Make an exact copy of the data below, leaving out every picture.

[Start of MATERIAL PROVIDED]

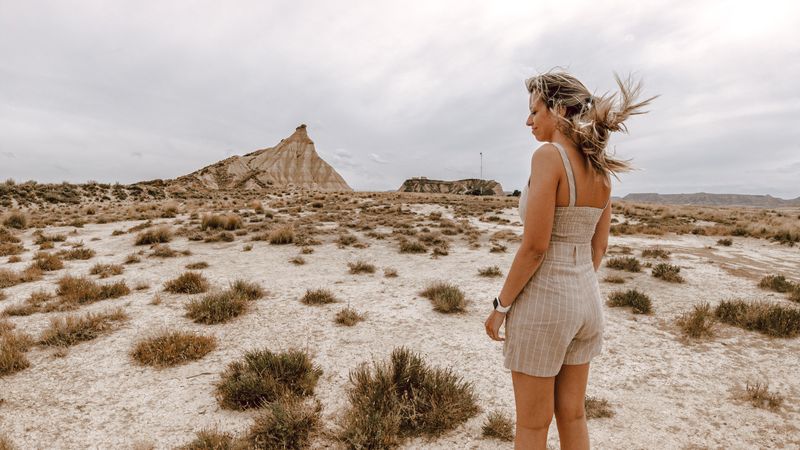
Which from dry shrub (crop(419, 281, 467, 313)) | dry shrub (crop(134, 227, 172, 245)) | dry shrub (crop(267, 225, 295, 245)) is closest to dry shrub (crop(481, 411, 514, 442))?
dry shrub (crop(419, 281, 467, 313))

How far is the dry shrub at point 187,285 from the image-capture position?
23.7ft

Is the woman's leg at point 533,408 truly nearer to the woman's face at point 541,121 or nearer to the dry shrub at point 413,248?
the woman's face at point 541,121

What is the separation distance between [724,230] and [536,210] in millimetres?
21917

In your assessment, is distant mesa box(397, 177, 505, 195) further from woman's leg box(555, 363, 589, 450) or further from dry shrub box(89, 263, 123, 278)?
woman's leg box(555, 363, 589, 450)

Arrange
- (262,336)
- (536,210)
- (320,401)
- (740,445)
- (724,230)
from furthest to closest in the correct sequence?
(724,230)
(262,336)
(320,401)
(740,445)
(536,210)

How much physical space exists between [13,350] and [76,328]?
76cm

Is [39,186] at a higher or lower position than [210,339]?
higher

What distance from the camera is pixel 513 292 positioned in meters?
1.91

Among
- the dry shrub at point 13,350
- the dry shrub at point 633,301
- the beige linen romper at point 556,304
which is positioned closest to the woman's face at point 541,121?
the beige linen romper at point 556,304

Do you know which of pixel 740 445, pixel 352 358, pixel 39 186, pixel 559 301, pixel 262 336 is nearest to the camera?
pixel 559 301

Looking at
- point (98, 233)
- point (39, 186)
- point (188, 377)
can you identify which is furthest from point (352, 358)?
point (39, 186)

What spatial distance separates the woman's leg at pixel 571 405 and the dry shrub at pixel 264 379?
2.58 meters

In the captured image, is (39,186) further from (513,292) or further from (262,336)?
(513,292)

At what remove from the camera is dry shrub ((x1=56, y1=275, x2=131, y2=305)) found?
6556mm
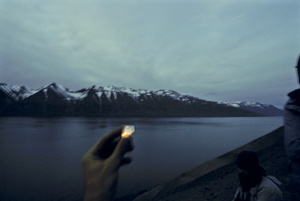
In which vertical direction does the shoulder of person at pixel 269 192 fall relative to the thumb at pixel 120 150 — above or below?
below

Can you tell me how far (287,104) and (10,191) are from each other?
12.8 m

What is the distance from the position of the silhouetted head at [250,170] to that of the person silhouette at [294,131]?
68 cm

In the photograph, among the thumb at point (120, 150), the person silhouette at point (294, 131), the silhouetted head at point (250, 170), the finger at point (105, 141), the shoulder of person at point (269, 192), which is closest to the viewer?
the thumb at point (120, 150)

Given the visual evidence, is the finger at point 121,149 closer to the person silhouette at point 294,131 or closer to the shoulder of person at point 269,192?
the shoulder of person at point 269,192

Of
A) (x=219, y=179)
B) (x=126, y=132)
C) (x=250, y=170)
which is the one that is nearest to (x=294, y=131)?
(x=250, y=170)

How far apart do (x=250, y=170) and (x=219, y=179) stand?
12.3 ft

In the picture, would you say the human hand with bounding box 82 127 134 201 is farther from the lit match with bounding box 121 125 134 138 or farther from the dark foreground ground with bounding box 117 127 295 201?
the dark foreground ground with bounding box 117 127 295 201

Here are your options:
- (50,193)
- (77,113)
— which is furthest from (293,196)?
(77,113)

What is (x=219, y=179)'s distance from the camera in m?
5.41

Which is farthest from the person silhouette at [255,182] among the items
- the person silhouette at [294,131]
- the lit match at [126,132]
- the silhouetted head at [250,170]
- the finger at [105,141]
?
the finger at [105,141]

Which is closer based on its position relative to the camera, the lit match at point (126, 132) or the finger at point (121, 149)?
the finger at point (121, 149)

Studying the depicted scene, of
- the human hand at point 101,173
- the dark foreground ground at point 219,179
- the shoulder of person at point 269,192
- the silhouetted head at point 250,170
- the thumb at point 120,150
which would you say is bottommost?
the dark foreground ground at point 219,179

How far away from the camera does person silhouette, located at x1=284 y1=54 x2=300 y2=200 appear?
7.84 feet

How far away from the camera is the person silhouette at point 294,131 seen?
2.39m
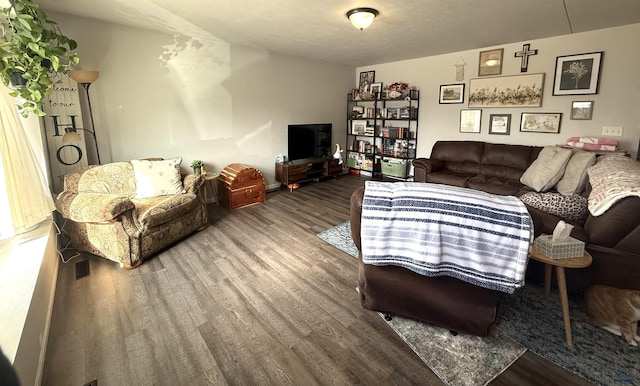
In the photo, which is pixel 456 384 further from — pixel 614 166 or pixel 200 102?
pixel 200 102

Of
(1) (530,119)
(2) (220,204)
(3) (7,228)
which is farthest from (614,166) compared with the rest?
(3) (7,228)

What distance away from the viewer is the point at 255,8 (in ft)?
9.41

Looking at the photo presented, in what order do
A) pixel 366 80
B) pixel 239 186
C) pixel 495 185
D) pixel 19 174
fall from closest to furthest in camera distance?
pixel 19 174 → pixel 495 185 → pixel 239 186 → pixel 366 80

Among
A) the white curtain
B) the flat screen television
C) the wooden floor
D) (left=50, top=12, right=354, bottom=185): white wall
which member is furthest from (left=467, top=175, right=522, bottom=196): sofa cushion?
the white curtain

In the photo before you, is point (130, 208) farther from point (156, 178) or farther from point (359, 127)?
point (359, 127)

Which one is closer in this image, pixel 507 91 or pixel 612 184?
pixel 612 184

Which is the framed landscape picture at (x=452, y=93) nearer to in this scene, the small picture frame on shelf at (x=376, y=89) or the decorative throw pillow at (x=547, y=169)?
the small picture frame on shelf at (x=376, y=89)

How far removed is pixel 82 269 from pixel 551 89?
5.88 meters

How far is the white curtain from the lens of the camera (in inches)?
81.4

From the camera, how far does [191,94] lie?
4.10m

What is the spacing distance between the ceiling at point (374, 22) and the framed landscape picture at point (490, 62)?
6.4 inches

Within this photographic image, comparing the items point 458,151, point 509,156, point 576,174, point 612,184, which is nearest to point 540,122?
point 509,156

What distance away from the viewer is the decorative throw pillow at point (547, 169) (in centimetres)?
325

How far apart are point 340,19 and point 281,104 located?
226cm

[End of MATERIAL PROVIDED]

THE ANSWER:
Which from dry shrub (crop(419, 281, 467, 313)) | dry shrub (crop(134, 227, 172, 245)) | dry shrub (crop(267, 225, 295, 245)) is closest to dry shrub (crop(481, 411, 514, 442))?
dry shrub (crop(419, 281, 467, 313))

How far is the dry shrub at point 187,285 from the image-capture position?
23.7ft

Is the woman's leg at point 533,408 truly nearer to the woman's face at point 541,121 or nearer to the dry shrub at point 413,248?
the woman's face at point 541,121

What is the separation distance between [724,230] and [536,210] in millimetres?
21917

In your assessment, is distant mesa box(397, 177, 505, 195) further from woman's leg box(555, 363, 589, 450) or further from dry shrub box(89, 263, 123, 278)?
woman's leg box(555, 363, 589, 450)

Arrange
- (262,336)
- (536,210)
- (320,401)
- (740,445)
- (724,230)
from furthest to closest in the correct sequence?
(724,230)
(262,336)
(320,401)
(740,445)
(536,210)

How much physical space exists between [13,350] and [76,328]?
76cm

Is [39,186] at a higher or lower position than [210,339]?
higher

What distance from the camera is pixel 513 292 positioned in meters?
1.91

Among
- the dry shrub at point 13,350
- the dry shrub at point 633,301
- the beige linen romper at point 556,304
which is positioned closest to the woman's face at point 541,121?
the beige linen romper at point 556,304

Do you know which of pixel 740 445, pixel 352 358, pixel 39 186, pixel 559 301, pixel 262 336 is nearest to the camera?
pixel 559 301

Looking at
- point (98, 233)
- point (39, 186)
- point (188, 377)
can you identify which is furthest from point (352, 358)?
point (39, 186)

What spatial distance separates the woman's leg at pixel 571 405 and the dry shrub at pixel 264 379?
2.58 meters

In the captured image, is (39,186) further from (513,292) or further from (262,336)?
(513,292)

At what remove from the camera is dry shrub ((x1=56, y1=275, x2=131, y2=305)) found?
6556mm
In which vertical direction does the shoulder of person at pixel 269 192 fall relative to the thumb at pixel 120 150 — above or below?
below

Can you tell me how far (287,104) and (10,191) are from each other?
12.8 m

What is the distance from the position of the silhouetted head at [250,170] to that of the person silhouette at [294,131]?
68 cm

In the photograph, among the thumb at point (120, 150), the person silhouette at point (294, 131), the silhouetted head at point (250, 170), the finger at point (105, 141), the shoulder of person at point (269, 192), which is closest to the viewer?
the thumb at point (120, 150)

Given the visual evidence, is the finger at point 121,149 closer to the person silhouette at point 294,131 or closer to the shoulder of person at point 269,192?
the shoulder of person at point 269,192

Of
A) (x=219, y=179)
B) (x=126, y=132)
C) (x=250, y=170)
which is the one that is nearest to (x=294, y=131)?
(x=250, y=170)

How far apart do (x=250, y=170) and (x=219, y=179) stand?
12.3 ft

In the picture, would you say the human hand with bounding box 82 127 134 201 is farther from the lit match with bounding box 121 125 134 138 or farther from the dark foreground ground with bounding box 117 127 295 201?
the dark foreground ground with bounding box 117 127 295 201

Here are your options:
- (50,193)
- (77,113)
— which is furthest from (293,196)?
(77,113)

What is (x=219, y=179)'s distance from the camera in m?
5.41

Which is farthest from the person silhouette at [255,182] among the items
- the person silhouette at [294,131]
- the lit match at [126,132]
- the silhouetted head at [250,170]
- the finger at [105,141]
?
the finger at [105,141]

Which is closer based on its position relative to the camera, the lit match at point (126, 132) or the finger at point (121, 149)?
the finger at point (121, 149)

Studying the depicted scene, of
- the human hand at point 101,173
- the dark foreground ground at point 219,179
- the shoulder of person at point 269,192
- the silhouetted head at point 250,170
- the thumb at point 120,150
which would you say is bottommost?
the dark foreground ground at point 219,179

How far away from the camera does person silhouette, located at x1=284 y1=54 x2=300 y2=200 appear?
7.84 feet

How far away from the camera is the person silhouette at point 294,131 seen?
2.39m
In the photo, which is pixel 456 384 further from — pixel 614 166 or pixel 200 102?
pixel 200 102

Of
(1) (530,119)
(2) (220,204)
(3) (7,228)
which is farthest from (614,166) compared with the rest?
(3) (7,228)

What distance away from the viewer is the point at 255,8 (in ft)?
9.41

Looking at the photo presented, in what order do
A) pixel 366 80
B) pixel 239 186
C) pixel 495 185
D) pixel 19 174
fall from closest to furthest in camera distance?
pixel 19 174 → pixel 495 185 → pixel 239 186 → pixel 366 80

Among
A) the white curtain
B) the flat screen television
C) the wooden floor
D) (left=50, top=12, right=354, bottom=185): white wall
which member is furthest from (left=467, top=175, right=522, bottom=196): sofa cushion?
the white curtain

In the photo before you, is point (130, 208) farther from point (156, 178) or farther from point (359, 127)?
point (359, 127)

Which one is closer in this image, pixel 507 91 or pixel 612 184?
pixel 612 184

Which is the framed landscape picture at (x=452, y=93) nearer to in this scene, the small picture frame on shelf at (x=376, y=89) or the decorative throw pillow at (x=547, y=169)?
the small picture frame on shelf at (x=376, y=89)

How far removed is pixel 82 269 from pixel 551 89?
5.88 meters

How far is the white curtain from the lens of the camera (in inches)?
81.4

From the camera, how far does [191,94] lie?
4.10m

What is the spacing distance between the ceiling at point (374, 22) and the framed landscape picture at point (490, 62)?
6.4 inches

Within this photographic image, comparing the items point 458,151, point 509,156, point 576,174, point 612,184, which is nearest to point 540,122?
point 509,156

What distance away from the viewer is the decorative throw pillow at point (547, 169) (in centimetres)?
325

How far apart are point 340,19 and point 281,104 located?
226cm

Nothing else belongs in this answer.